• Page text:
+--

MEDIUM
DATA STRUCTURES AND ALGORITHMS

How to solve the Recover Binary Search Tree Problem

TREESINORDER TRAVERSAL
Written By
kenny-polyack.png
Kenny Polyak
Jai Pandya

Introduction Recover Binary Search Tree

The Recover Binary Search Tree problem asks us to restore a binary search tree to its original form after two of its nodes have been swapped. This problem requires a strong understanding of the structure and properties of a binary search tree, namely that all nodes to the left of the root are smaller than the root and all nodes to the right are larger.

Problem Recover Binary Search Tree

Example Inputs and Outputs

image2.png

Example 1

Input:

    1
   /
  3
   \
    2

Output:

    3
   /
  1
   \
    2

Example 2

Input:

     4
    / \
   2   5
  / \   \
 6   3   1

Output:

     4
    / \
   2   5
  / \   \
 1   3   6

Constraints

  • The number of nodes in this tree is in the range [2, 1000]
  • -5000 <= Node.val <= 5000

Solution Recover Binary Search Tree

Watch Someone Solve Recover Binary Search Tree
Netflix InterviewJava Interview
Advance this person to the next round?
Thumbs up
Technical Skills:
3/4
Problem Solving Ability:
3/4
Communication Ability:
3/4
Show Transcript

Recover Binary Search Tree Approaches

Overview and Intuition

In this question, we are provided with the root of a binary search tree, well, an almost binary search tree. Someone accidentally swapped two of its nodes, turning the BST into a regular binary tree. We are on a quest to find those two nodes. Once we find them, it shouldn't be difficult to swap them again to restore the original BST.

Let's first understand the characteristics of this special kind of tree called a "binary search tree" or BST. The "special" part comes from the order in which it stores its nodes. As with a binary tree, each node of a BST can have at most two children, one left and one right. But each node maintains a special relationship with its children and parent.

class TreeNode:
    def __init__(self, data):
        self.data = data
        self.left = None
        self.right = None

In a BST, the value of any node is greater than the value of all nodes in its left subtree. In contrast, the value of any node is smaller than the value of all nodes in its right subtree. All nodes are related in this way to their respective left and right subtrees.

Now that we have some clarity about BST, let's return to our original problem. It says that two of the nodes of the given BST have been swapped. Let's look at what a BST might look like if that were the case.

Here we can see that the original tree satisfies all the properties of a BST. As soon as the nodes with values 1 and 6 are swapped, they no longer satisfy these properties. 6 is larger than 2 and 4, but it is located in the left subtree of the two nodes after the swap. Similarly, 1 is smaller than 5 and 4, but it is in the right subtree of 5 and 4.

We can take advantage of another interesting property of a binary search tree, which relates to its in-order 'depth first search' traversal. In in-order traversal, the left subtree is processed first, then the current node, and then the right subtree. We continue this recursively for each node. We already know that in a BST, the left child is always smaller, while the right child is always larger than the current node. The in-order traversal thus ensures that the nodes with smaller values are processed before those with higher values, i.e., in ascending sort order.

+--

• Data:
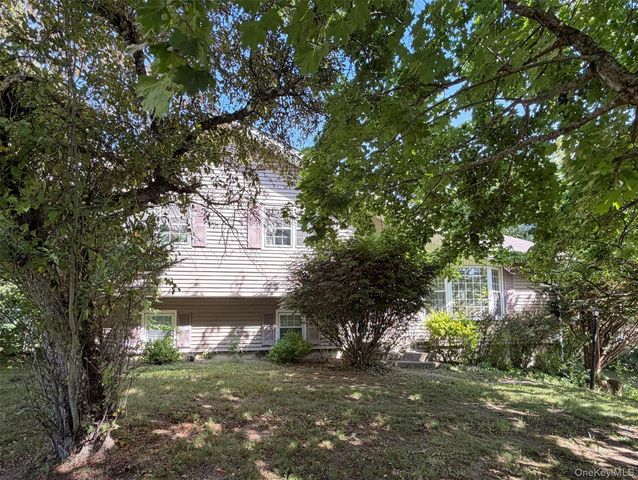 4 Lorelei Drive, Middletown, NY 10940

+--

• Problems to work on:
**1)** From the page on recovering a binary search tree, list every node value in the input tree of Example 2.
**2)** Carry on with the page on recovering a binary search tree from its last sentence.

• Expected responses:
**1)** 4, 2, 5, 6, 3, 1

**2)**
image5.png

For the given example - in-order traversal of the original configuration would produce the following array - [1, 2, 3, 4, 5, 6]. After swapping the two nodes, it changes to - [6, 2, 3, 4, 5, 1]

Starting with this basic idea, we will examine three approaches to this problem.

Approach 1: Export to an Array - Two Pass Solution

Intuition

In the previous section, we learned about the idea of in-order traversal. We take it further and implement it in this approach. We traverse the given tree in an in-order fashion. When we process a node, we push its reference into a list. If this were a perfect BST, the list or array would be perfectly sorted, and all nodes would be in ascending order of their values. In our case, however, there are two defectors.

The problem has now changed slightly. Given a list of almost sorted nodes, we need to find the two nodes that are not in the correct order. Eventually, we will interchange their values.

There are two possibilities -

  1. When the defectors are next to each other in the resultant array.

    Example: [1, 2, 4, 3, 5, 6]

    We can see that 4 and 3, which are right next to each other, have swapped positions. The ascending order is broken only at one place, namely at the pair (4, 3), which are also the two nodes we are trying to find.

  2. When the defectors are at least one element apart in the output list.

    Example: [6, 2, 3, 4, 5, 1]

    In this case, the perfect sort is broken for two pairs of values - (6, 2) and (5, 1). It turns out that 5 and 1 are the errant nodes.

image3.png

Algorithm

  1. We traverse the given tree in the in-order sequence, and push the processed nodes into a new list almostSorted. In the solution here, we use the recursive DFS algorithm to simplify the implementation. We could also use the iterative version.
  2. If there are N elements in the list, iterate the index i through almostSorted from 0 till N - 2.
  3. For each pair almostSorted[i] and almostSorted[i + 1], if they are not in ascending order, we note them in a variable swapped. If swapped already contains two nodes, it means that we have already encountered a pair out of order. This means that almostSorted[i + 1] must be the second defector.
  4. Now that we have identified the two swapped elements, we just need to swap their values again.
  5. Return the root of the binary tree, which has now become a perfect BST.

Code and Implementation

def recover_bst(self, root: Optional[TreeNode]) -> None:
    almost_sorted = []
    swapped = None

    # traverse the given tree in in-order fashion
    # and populate `almostSorted` array
    def in_order(node: Optional[TreeNode]):
        if node is None:
            return
        
        # Notice the order here
        # 1. left child 2. current node 3. right child
        in_order(node.left)
        almost_sorted.append(node)
        in_order(node.right)
    
    in_order(root)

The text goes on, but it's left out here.